Several reports have indicated that Microsoft's standard TLS library
(SChannel) reuses ephemeral DH keys (specifically TLS ECDHE keys) for
two hours. Are those reports not accurate?

Even if keygen were implemented as variable-base scalarmult without the
complication of a separate fixed-base scalarmult function, wouldn't you
agree that this key reuse makes the cost of key generation irrelevant?
Wouldn't you expect other implementors to reuse keys for this reason?

Obviously two hours is not the right choice: repressive police states
can certainly seize equipment within that time interval. In my message
dated 1 Aug 2014 01:36:59 -0000, I suggested 10 seconds as an upper
limit. However, this doesn't change the DH performance picture!
Variable-base scalarmult is dominant for DH, including ephemeral DH.

I concluded that CFRG should consider the performance of variable-base
scalarmult (for DH), fixed-base scalarmult (for signing), and
double-base scalarmult (for signature verification). But I don't expect
this to produce different curve choices from considering solely
variable-base scalarmult---which is also the most fundamental operation
and the usual focus of DH performance analyses in the literature.

> allowing X25519 implementations to amortize
> the cost of operations which are particularly expensive for X25519
> over multiple uses of the same key. 

The "expensive for X25519" claim here is completely wrong. X25519 allows
all the usual speed benefits from all the usual fixed-base speedups. As
Mike Hamburg put it in his mail message dated 7 Aug 2014 11:57:45 -0700,
optimized fixed-base scalarmult "will pretty much always cost about a
third of what the variable-base scalar multiply costs."

Concretely,

   https://github.com/floodyberry/ed25519-donna
   https://github.com/agl/curve25519-donna
   
support all Curve25519/X25519/Ed25519 operations under discussion: DH
keygen (curved25519_scalarmult_basepoint is the fast version), DH
shared-secret computation, signature keygen, signing, and verification.
These are faster than the speeds announced by Microsoft for each of
these operations (and of course also for combinations of operations in
ECDHE etc.) on the CPU that Microsoft has selected for benchmarks. Also,
unlike Microsoft's library, these actually do the work of signing etc.

There are many X25519 implementations, reflecting the wide use of X25519
in many real-world protocols. It's of course true that reusing DH keys
practically eliminates keygen cost, which is exactly why typical users
don't care about DH keygen time, which is exactly why typical DH
implementations prioritize simplicity over DH keygen optimizations.

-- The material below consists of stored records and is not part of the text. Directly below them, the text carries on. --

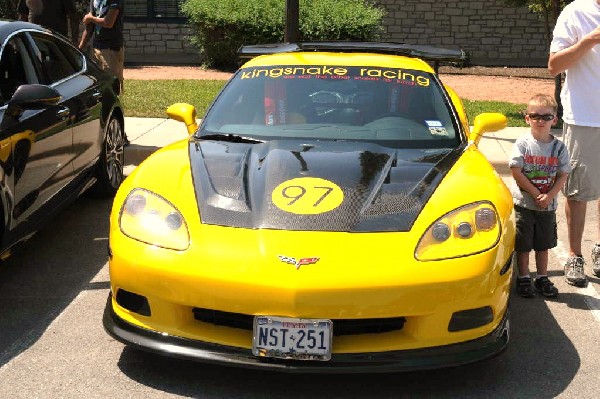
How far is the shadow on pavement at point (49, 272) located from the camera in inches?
184

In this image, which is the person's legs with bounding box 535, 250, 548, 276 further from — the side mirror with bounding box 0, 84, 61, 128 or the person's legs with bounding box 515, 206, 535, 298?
the side mirror with bounding box 0, 84, 61, 128

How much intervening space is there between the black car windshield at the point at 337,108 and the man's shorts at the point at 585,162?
89 centimetres

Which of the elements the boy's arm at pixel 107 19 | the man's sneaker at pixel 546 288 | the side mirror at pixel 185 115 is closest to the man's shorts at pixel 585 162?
the man's sneaker at pixel 546 288

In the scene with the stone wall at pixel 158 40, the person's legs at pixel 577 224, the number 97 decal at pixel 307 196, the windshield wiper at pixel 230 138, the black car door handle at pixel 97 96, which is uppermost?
the windshield wiper at pixel 230 138

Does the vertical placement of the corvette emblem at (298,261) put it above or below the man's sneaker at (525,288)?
above

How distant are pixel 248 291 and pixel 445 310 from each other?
83 cm

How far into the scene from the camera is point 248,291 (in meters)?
3.63

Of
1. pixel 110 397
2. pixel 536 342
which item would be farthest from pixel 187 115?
pixel 536 342

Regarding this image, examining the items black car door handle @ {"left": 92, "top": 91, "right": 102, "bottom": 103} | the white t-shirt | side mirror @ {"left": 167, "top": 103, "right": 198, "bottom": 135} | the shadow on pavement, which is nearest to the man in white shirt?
the white t-shirt

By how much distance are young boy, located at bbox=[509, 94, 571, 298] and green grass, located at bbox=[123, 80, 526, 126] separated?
5557 millimetres

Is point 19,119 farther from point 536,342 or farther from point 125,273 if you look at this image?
point 536,342

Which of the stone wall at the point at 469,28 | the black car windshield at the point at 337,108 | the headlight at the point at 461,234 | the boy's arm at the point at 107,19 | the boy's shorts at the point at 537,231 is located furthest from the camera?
the stone wall at the point at 469,28

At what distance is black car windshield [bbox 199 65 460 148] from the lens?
16.4ft

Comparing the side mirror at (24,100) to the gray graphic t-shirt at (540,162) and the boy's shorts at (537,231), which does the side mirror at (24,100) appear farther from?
the boy's shorts at (537,231)
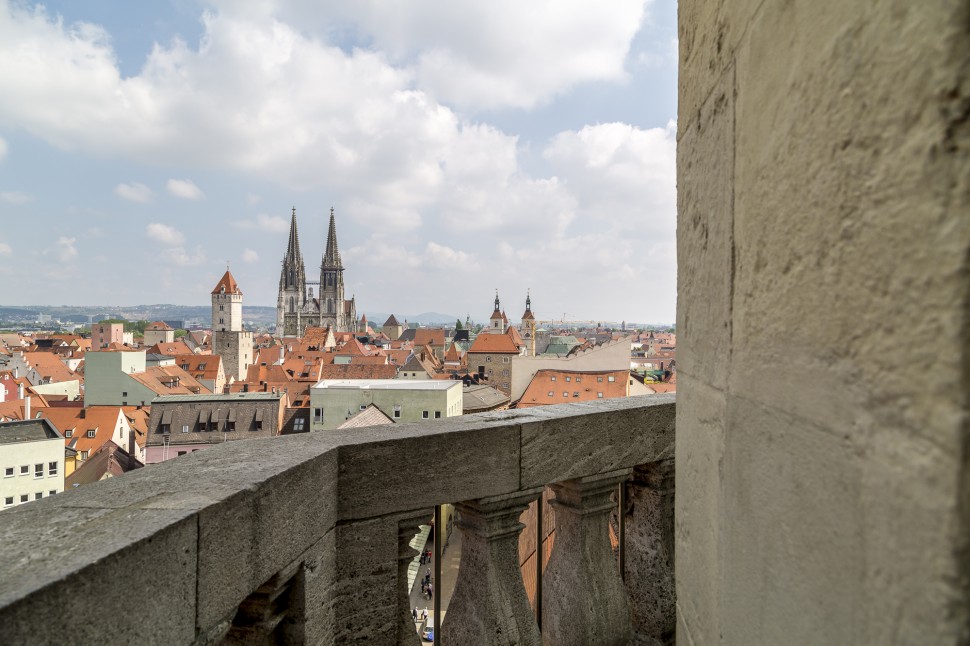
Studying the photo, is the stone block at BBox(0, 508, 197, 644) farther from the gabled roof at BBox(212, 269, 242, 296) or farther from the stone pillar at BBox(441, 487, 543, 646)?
the gabled roof at BBox(212, 269, 242, 296)

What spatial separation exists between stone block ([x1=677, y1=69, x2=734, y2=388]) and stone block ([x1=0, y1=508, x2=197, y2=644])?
4.45ft

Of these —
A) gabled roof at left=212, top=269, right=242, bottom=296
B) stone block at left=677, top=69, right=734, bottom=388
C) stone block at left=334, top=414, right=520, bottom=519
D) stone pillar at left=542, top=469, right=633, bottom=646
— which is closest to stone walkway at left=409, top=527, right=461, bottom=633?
stone pillar at left=542, top=469, right=633, bottom=646

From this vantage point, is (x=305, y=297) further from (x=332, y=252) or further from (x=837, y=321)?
(x=837, y=321)

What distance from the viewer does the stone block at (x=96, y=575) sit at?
1078 millimetres

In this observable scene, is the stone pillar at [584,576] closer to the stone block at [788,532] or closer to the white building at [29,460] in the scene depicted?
the stone block at [788,532]

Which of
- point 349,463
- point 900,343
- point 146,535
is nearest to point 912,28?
point 900,343

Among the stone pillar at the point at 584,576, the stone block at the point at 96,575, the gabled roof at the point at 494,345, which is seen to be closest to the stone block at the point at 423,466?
the stone pillar at the point at 584,576

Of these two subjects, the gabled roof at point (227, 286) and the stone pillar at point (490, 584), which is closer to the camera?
the stone pillar at point (490, 584)

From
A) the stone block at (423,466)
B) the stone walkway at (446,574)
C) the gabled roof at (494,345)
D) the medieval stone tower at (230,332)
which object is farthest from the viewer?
the medieval stone tower at (230,332)

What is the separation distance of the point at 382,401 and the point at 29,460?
14.2 m

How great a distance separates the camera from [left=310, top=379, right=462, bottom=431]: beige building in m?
27.7

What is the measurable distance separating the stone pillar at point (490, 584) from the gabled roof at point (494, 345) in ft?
195

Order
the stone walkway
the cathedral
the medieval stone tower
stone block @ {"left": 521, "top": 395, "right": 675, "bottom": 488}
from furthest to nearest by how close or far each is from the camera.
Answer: the cathedral
the medieval stone tower
the stone walkway
stone block @ {"left": 521, "top": 395, "right": 675, "bottom": 488}

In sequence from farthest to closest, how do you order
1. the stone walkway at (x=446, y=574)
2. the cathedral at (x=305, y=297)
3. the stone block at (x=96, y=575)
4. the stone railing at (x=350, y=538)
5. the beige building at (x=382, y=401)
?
1. the cathedral at (x=305, y=297)
2. the beige building at (x=382, y=401)
3. the stone walkway at (x=446, y=574)
4. the stone railing at (x=350, y=538)
5. the stone block at (x=96, y=575)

This
has given you the flexibility to cherry-pick X25519 implementations that
don't bother speeding up keygen, and to misrepresent the performance of
those implementations as the keygen performance of X25519, even though
faster X25519 keygen code has been available for longer than Microsoft's
library has. Your position is not defensible.

> There has been no legitimate argument put forward for
> repeated use of ephemeral keys in ECDHE.

If a server notices keygen time, it can gain far more performance by
reusing a key 100 times than by switching to fixed-base scalarmult.
Reusing keys also costs less code in many settings than implementing
fixed-base scalarmult, but even without this simplicity argument you
have to admit that there's a legitimate performance argument.

Out of curiosity: If it wasn't for performance, why did Microsoft's TLS
library ever reuse ephemeral DH keys in the first place? Would you say
that the Microsoft reason was illegitimate? Even if you're sure that it
was illegitimate, wouldn't you agree that taking this reuse off of the
CFRG radar screen would require a blanket prohibition on this reuse in
all IETF protocols, and that no such prohibition exists?

> Assuming that implementations will implement more than one security 
> level, choosing X25519 for ECDHE at the 128 bit security level will require
> implementations to use different curve arithmetic for the 128 bit security
> level than other security levels.  

No. All Edwards (and twisted Edwards) curves, at all security levels,
are compatible with choosing Montgomery coordinates for ECDHE. See my
message dated 25 Aug 2014 23:43:05 -0000 for the relevant formulas.

When Tanja Lange and I introduced Edwards-curve cryptography, we
correctly and publicly predicted that Edwards coordinates would be close
in performance to Montgomery coordinates. However, nothing has ever
matched the amazing _simplicity_ of the Montgomery X-coordinate for DH.
This simplicity is more than just a time-saver; it also removes many
opportunities for DH implementors to screw up security.

> clear drawback to requiring different curve forms for key agreement
> and digital signature at the same security level.

The Montgomery approach to DH is exceptionally simple---costing very few
lines of code for a unified DH+signatures implementation (as TweetNaCl
demonstrates), and at the same time saving many more lines of code for a
pure DH implementation. If the picture looks like

   * complexity 300: DH using Montgomery
   * complexity 500: DH using Edwards
   * complexity 600: DH using Edwards + signatures using Edwards
   * complexity 610: DH using Montgomery + signatures using Edwards

you can't claim that there is a "clear drawback" to DH using Montgomery.